On November 24, the Securities and Exchange Commission voted to propose amendments (the Proposal) to (1) Rule 701 under the Securities Act of 1933, as amended (Securities Act), which exempts certain compensatory equity offerings by non-reporting issuers from registration under the Securities Act, and (2) Form S-8, which is a registration statement form available for compensatory securities offerings by reporting issuers. The Proposal is intended to modernize the framework for compensatory securities offerings based on developments related to, and the evolution of, compensatory offerings and the composition of the workforce since the SEC last amended Rule 701 and Form S-8. In the SEC’s press release announcing the Proposal, SEC Chairman Jay Clayton noted that, the Proposal would enhance the ability of issuers to include “company securities in worker-company compensation arrangements so that workers have the opportunity to share in the growth of the business.” As highlighted in the fact sheet included in the press release, the Proposal would, among other things:

(1) With respect to Rule 701:

  1. revise the limits under Rule 701 so that the maximum amount of securities that may be offered in reliance on Rule 701 in any consecutive 12-month period is the greatest of: (1) 15 percent of the outstanding amount of the class of securities being offered, which would be unchanged from the current rule; (1) an amount equal to the value of 25 percent of the issuer’s assets (or, if the offering is guaranteed by the issuer’s parent, 25 percent of the value of the issuer’s parent’s assets), which would result in an increase from 15 percent under the current rule in each instance; and (3) $2 million, which would result in an increase from $1 million under the current rule;

  2. eliminate the current requirement that a subsidiary of the issuer or its parent be majority-owned in order for the subsidiary’s employees to be eligible to participate in Rule 701 offering;

  3. modify the existing requirement that an issuer provide certain financial disclosures to “all persons participating in the offering” if aggregate sales made by an issuer in reliance on Rule 701 during any 12-month period exceed $10 million to provide that the additional disclosure is only required to be provided in respect of sales that occur after the $10 million threshold has been exceeded;

  4. provide an issuer with alternatives to satisfy the disclosure requirements if the $10 million threshold is exceeded, including to permit an issuer to provide financial statements that are not more than 270 days old (compared to the requirement under the current rule that such financial information be not more than 180 days old) and, if the issuer is a foreign issuer, to allow such financial statements to be prepared in accordance with the rules of the issuer’s home country (rather than in accordance with US GAAP or IFRS) without a US GAAP reconciliation, if financial statements reconciled to US GAAP or IFRS are not available; and

  5. for derivative securities that do not involve a volitional act by the recipient to exercise or convert (e.g., restricted stock units), provide that the disclosure required under Rule 701(e) must be delivered a reasonable period of time before the date the award of derivative securities is made, which modifies the current requirement that such disclosure be delivered a reasonable period of time before the date of exercise or conversion.

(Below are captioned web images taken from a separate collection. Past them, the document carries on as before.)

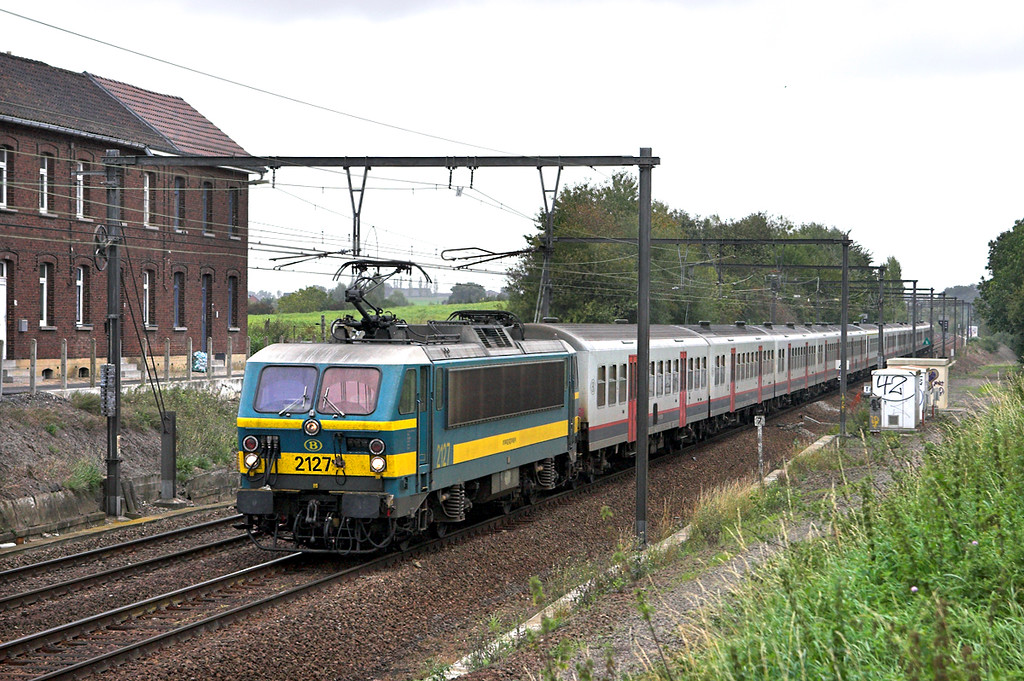 2127 Braine-Le-Comte 5/10/2011<br /> IC1734 1208 Liege Guillemius-Quievrain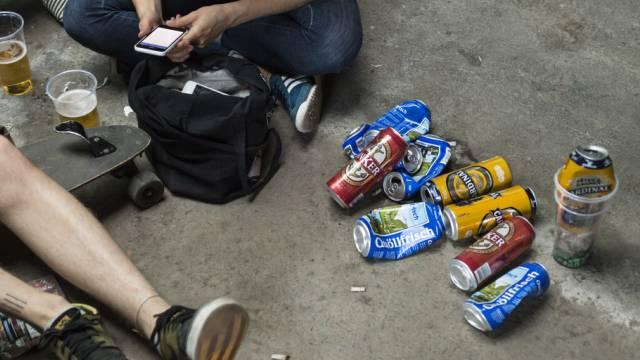 Junge trinken weniger Alkohol als in früheren Jahren (Symbolbild)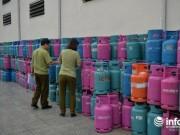 Thị trường - Tiêu dùng - Hơn 600 vỏ bình gas bán sắt vụn: Đề nghị chuyển hồ sơ khởi tố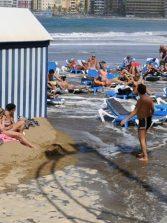 Un estudio sobre los efectos del cambio climático en Las Canteras pronostica una playa sin arena seca para el año 2100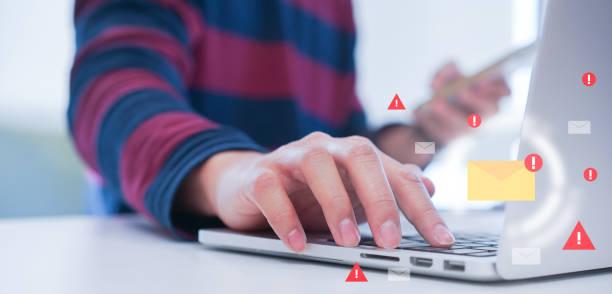 스마트 기술 개념에 대한 인터넷및 해커로부터 스팸 메일을 보호하고 차단하기 위해 노트북 키보드의 데이터베이스에 컴퓨터 공학 작성 프로그래밍 코드를 닫습니다. - 전자메일 뉴스 사진 이미지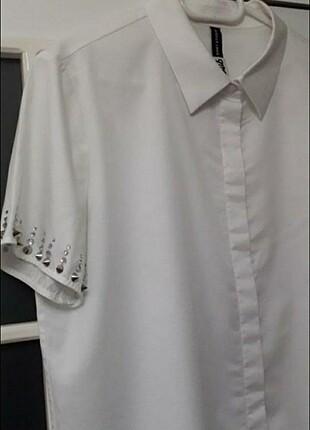 Beymen clup kolları taşlı gömlek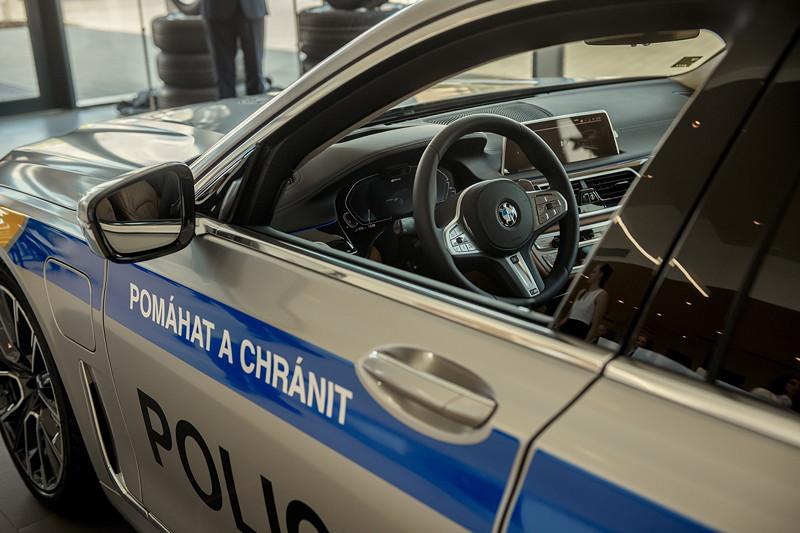 BMW 745Le xDrive - Übergabe an die tschechische Polizei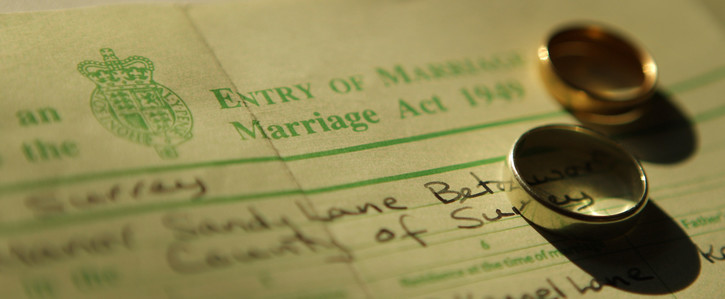 Update the information requirements on marriage certificates!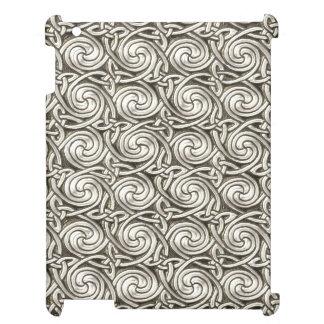 Bright Shiny Silver Celtic Spiral Knots Pattern iPad Case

(2) With respect to Form S-8:

  1. clarify that an issuer (x) may register on a single Form S-8 offers and sales pursuant to multiple employee benefit plans, (y) may add additional plans to an existing Form S-8 by filing a post-effective amendment if the new plan does not require authorization and registration of additional securities for offer and sale, and (z) is not required to allocate registered securities among employee benefit plans on a single Form S-8;

  2. permit an issuer to add securities or classes of securities by post-effective amendment;

  3. simplify related share-counting and fee payments for registration statements filed related to defined contribution plans (e.g., a 401(k) plan) by allowing the registration of an indeterminable number of shares, in which case, the registration fee would be based on the number of shares actually sold (which fee would be paid annually, in arrears, following the end of the issuer’s fiscal year); and

  4. eliminate the requirement in Item 1(f) of Form S-8 to describe the tax effects of plan participation on the issuer.

The Proposal would also expand the application of, and eligibility requirements under, Rule 701 and Form S-8 from employees, consultants and advisors who are natural persons to also include securities issuances to entities that provide a service to the issuer, so long as substantially all of the activities of such entity consist of the performance of services, and the ownership of the entity meets certain criteria specified in the Proposal. In addition, the Proposal would allow an issuer to, in reliance on Rule 701 or Form S-8, as applicable, issue securities (1) to former employees and other persons who provided services to the issuer, its parents, its subsidiaries or subsidiaries of its parent, even if the securities are issued after such person’s resignation, retirement or other cessation of services, so long as the issuance is made as compensation for services rendered during a performance period that ended within 12 months preceding such person’s resignation, retirement or other cessation of services, or (2) as a “substitute award” to former employees of an entity the issuer acquires so long as the award held at the time of the acquisition was properly issued in reliance on Rule 701 or Form S-8, as applicable.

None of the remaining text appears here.